Today, there’s such an emphasis on reality that anything short of one hundred percent realism is a disappointment. There’s very little margin for error and very little slack given by the gaming community. When the technology wasn’t caught up to reality, people were willing to accept things for what they were. So even if the new sports game didn’t have commentary or even real teams, they were able to see past that and enjoy playing the game anyway. Today, that’s just not possible. If Sega decided to make Sega Football 2K6 with no real teams or players and tried to charge $40 for it, nobody would buy it. In 1995, people might have taken a chance to see the quality of the football that Sega offered. Not in 2005, where if it’s not real, it’s not worth the investment of time or money.

Video gaming finds itself with a serious dilemma, and it’s nobody’s fault. Sometimes, I think the industry sees gaming as an extension of real life, rather than the escapist hobby it once was. It just seems like people play games just to beat them, rather than enjoy the hell out of them. And it also seems like people are too critical and cynical to appreciate something they’ve never seen before, especially if it doesn’t conform to their particular ideal of what gaming “should” be like. Today’s idea of imagination seems to mean imaginative ways to express reality, which is pretty depressing in its own right.

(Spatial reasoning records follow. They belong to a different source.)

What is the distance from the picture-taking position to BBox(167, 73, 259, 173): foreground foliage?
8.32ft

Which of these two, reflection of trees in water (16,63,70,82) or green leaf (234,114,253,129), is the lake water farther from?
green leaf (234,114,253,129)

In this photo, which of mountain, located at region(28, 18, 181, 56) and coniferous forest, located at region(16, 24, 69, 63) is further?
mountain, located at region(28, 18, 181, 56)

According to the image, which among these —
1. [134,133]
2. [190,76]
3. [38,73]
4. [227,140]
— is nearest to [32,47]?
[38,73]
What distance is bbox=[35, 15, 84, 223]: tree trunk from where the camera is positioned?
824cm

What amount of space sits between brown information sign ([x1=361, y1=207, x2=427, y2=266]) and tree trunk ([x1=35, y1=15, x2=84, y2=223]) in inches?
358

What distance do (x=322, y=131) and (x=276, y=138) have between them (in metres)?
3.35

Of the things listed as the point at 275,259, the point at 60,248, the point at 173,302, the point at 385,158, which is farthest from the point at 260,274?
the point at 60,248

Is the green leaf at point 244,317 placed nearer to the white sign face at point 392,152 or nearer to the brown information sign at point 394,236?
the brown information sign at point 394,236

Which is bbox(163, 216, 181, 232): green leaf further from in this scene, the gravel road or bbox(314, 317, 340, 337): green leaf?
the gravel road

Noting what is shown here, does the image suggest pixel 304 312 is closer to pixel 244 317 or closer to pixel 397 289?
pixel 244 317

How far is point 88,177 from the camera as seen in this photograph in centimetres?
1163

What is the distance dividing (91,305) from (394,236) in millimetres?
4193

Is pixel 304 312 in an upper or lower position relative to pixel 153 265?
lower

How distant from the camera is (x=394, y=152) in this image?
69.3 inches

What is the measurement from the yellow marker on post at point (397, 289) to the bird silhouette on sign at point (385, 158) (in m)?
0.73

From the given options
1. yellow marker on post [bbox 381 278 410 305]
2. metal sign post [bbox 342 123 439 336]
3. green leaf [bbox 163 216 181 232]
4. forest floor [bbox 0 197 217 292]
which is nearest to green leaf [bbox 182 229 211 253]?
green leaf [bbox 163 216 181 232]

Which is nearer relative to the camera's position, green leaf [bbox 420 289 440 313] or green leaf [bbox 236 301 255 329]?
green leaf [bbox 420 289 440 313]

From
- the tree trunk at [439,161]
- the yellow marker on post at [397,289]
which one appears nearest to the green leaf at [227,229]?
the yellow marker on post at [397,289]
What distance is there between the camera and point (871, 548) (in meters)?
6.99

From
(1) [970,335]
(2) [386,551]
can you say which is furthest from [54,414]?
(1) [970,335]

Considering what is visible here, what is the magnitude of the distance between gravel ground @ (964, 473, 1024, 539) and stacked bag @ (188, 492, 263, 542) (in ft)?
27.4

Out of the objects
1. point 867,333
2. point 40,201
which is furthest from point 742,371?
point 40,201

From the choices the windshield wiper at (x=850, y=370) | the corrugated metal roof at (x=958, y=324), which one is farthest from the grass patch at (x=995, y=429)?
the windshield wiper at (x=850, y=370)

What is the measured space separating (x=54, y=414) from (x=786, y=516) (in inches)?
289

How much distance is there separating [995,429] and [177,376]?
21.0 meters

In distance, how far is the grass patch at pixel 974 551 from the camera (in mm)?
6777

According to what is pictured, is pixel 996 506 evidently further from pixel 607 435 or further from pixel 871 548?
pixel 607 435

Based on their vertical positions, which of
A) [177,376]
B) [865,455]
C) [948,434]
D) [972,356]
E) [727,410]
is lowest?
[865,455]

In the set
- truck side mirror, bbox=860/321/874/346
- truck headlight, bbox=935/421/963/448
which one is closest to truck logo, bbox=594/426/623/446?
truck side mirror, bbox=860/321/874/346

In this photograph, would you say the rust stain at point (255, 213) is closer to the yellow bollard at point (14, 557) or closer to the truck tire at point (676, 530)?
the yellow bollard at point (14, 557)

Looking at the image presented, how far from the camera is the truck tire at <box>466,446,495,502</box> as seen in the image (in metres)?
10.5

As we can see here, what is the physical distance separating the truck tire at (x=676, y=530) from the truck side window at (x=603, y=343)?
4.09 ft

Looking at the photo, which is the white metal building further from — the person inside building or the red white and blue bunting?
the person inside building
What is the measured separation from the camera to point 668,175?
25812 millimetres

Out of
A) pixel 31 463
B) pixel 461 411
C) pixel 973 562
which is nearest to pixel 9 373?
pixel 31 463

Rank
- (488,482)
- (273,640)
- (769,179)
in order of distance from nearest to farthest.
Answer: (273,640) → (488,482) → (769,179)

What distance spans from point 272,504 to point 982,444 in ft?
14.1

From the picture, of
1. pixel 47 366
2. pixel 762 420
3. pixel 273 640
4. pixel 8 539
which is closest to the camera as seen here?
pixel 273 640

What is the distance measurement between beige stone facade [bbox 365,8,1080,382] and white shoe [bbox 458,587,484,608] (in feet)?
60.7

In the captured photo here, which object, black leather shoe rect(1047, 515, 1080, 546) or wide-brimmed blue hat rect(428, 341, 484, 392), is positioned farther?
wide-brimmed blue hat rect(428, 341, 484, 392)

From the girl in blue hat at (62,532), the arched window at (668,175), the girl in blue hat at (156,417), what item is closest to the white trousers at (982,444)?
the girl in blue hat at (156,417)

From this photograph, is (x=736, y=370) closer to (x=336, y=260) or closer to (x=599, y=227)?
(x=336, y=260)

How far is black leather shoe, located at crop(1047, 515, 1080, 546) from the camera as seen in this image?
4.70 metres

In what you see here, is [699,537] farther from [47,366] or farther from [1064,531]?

Call me crazy, but I’ll play NHL ’95 over NHL 2005 anyday, and that’s not just because NHL 2005 was a half-assed steaming pile of crap that was a terrible excuse for a hockey game. I choose NHL ’95 because it reminds me of the days when playing hockey on a video game system was a new and exciting phenomenon. It wasn’t a quest for perfection; instead, it was just a fun way to spend a few hours. The game was far from flawless, but the time spent playing it was priceless. And you know what? It still is.

Somewhere over the last ten years. people have forgotten that there’s more to gaming than graphics, gameplay, and sound. There’s an atmosphere about gaming that’s present for the really great gaming moments, and guess what? It’s not there when someone’s playing a game with a strategy guide wide open, just so he or she can beat it and move on to the next game. The great games mean something more to those playing them. That’s why RPG players are so into the games they play, because they feel like they’re a part of it. That’s why people who can’t remember how to spell their middle names can fondly recall the first time they won the Super Bowl in Madden. And that certain atmosphere is why so many gamers can cast aside the visual beauty of today’s games in favor of the escape to the days of youthful innocence they get by playing the games they grew up with.